Frankfurter Allgemeine Zeitung - Rezension
Frankfurter Allgemeine Zeitung | Besprechung von 14.10.2010

Diese armen, armen Hühner
Komplex und abgründig: Die Biographie der Schriftstellerin Elisabeth Langgässer zeigt eine Frau zwischen allen Stühlen

"Wir könnten ruhig 99 Prozent dieser Mädchen in ihre Kindergärten zurückschicken, denn das geistige Niveau der meisten geht nicht über die ,Tante' hinaus. Wenn man doch nur all diese Mädels verheiraten könnte - vielleicht fänden sie dann ihr inneres Gleichgewicht wieder und gäben den Ehrgeiz auf, ,geistige Frauen' zu sein, diese armen, armen Hühner."

Diese dezidierte Ablehnung weiblicher Bildung, dieses Plädoyer für eine Beschränkung der Frau auf ihre traditionelle Rolle stammt nicht aus männlicher Feder, sondern von Elisabeth Langgässer, die in den zwanziger Jahren als Dozentin am Sozialpädagogischen Seminar in Berlin arbeitete und Kindergärtnerinnen unterrichtete. Dass sie als berufstätige Frau, die ihre uneheliche Tochter von anderen erziehen lässt, ihrem eigenen Standpunkt diametral zuwiderhandelt, ist typisch für ihr Leben voller Widersprüche.

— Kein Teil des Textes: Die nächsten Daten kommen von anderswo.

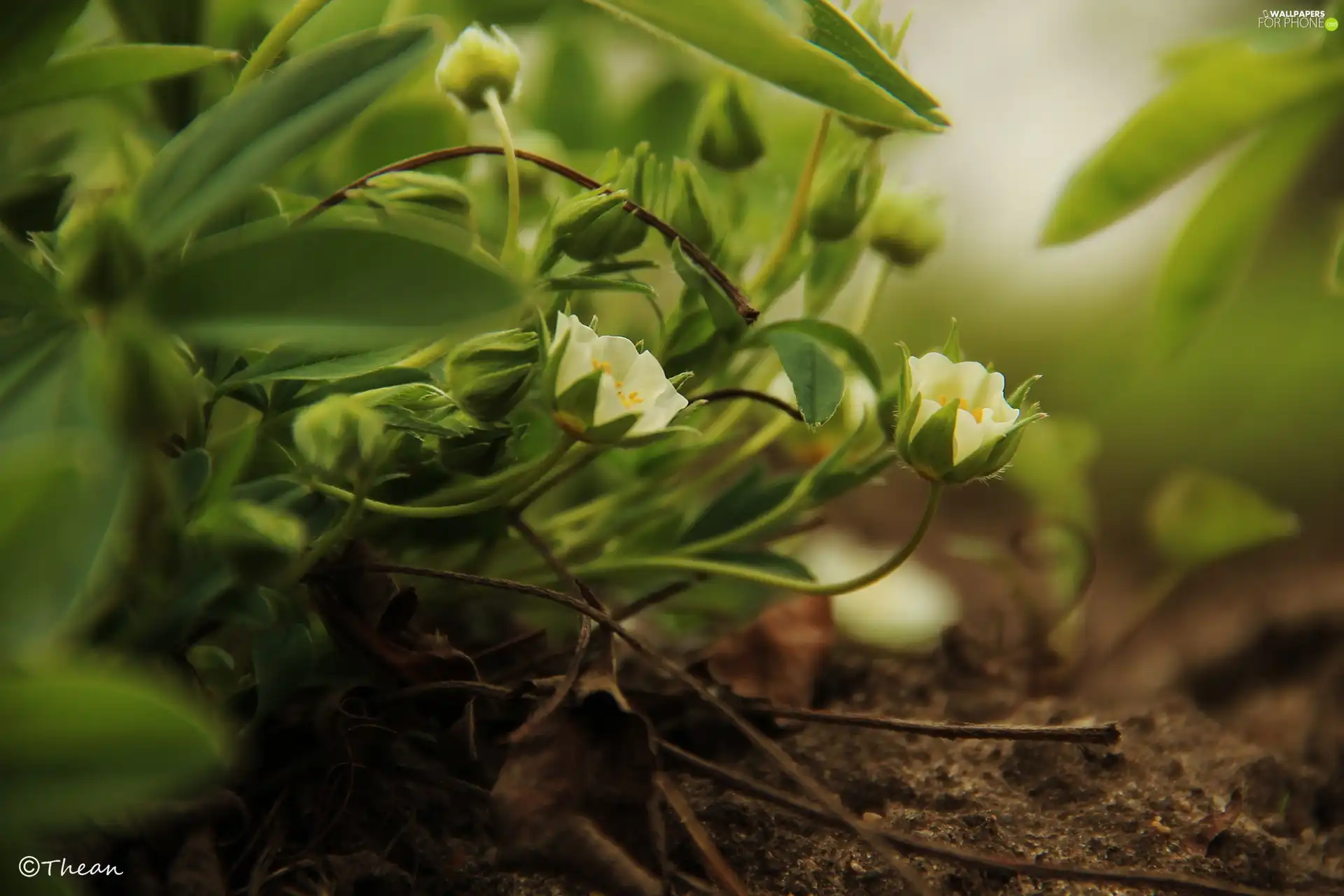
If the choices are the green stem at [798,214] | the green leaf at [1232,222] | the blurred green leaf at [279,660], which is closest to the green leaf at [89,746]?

Ihre Biographin Sonja Hilzinger zeigt einige Konstanten ihres Lebens und literarischen Werks auf. Prägenden Einfluss gewannen etwa ihre rheinhessische Heimat - Elisabeth Langgässer wurde 1899 in Alzey geboren -, der frühe Tod des Vaters oder ihr entschiedener Katholizismus, der ihr Weltbild bestimmte. Wichtiger aber noch sind ihre Ansichten über die Rolle der Frau und die Verdrängung ihrer jüdischen Herkunft - ihr Vater war erst am Hochzeitstag vom Judentum zum Katholizismus konvertiert. Äußerlich das Leben einer emanzipierten Frau führend, fast schon mit bohemehaften Neigungen, vertritt sie gleichzeitig die Ideale der Mutterschaft und der weiblichen Unterordnung unter den Mann. Sie sehnt sich nach einer Vaterfigur, die zugleich die geistige Stütze ihrer literarischen Arbeit bilden soll, und lebt ihre latenten homoerotischen Neigungen nicht aus. Immer wieder hat sie Gewissensbisse, da sie ihrem weiblichen Ideal selbst so wenig entspricht.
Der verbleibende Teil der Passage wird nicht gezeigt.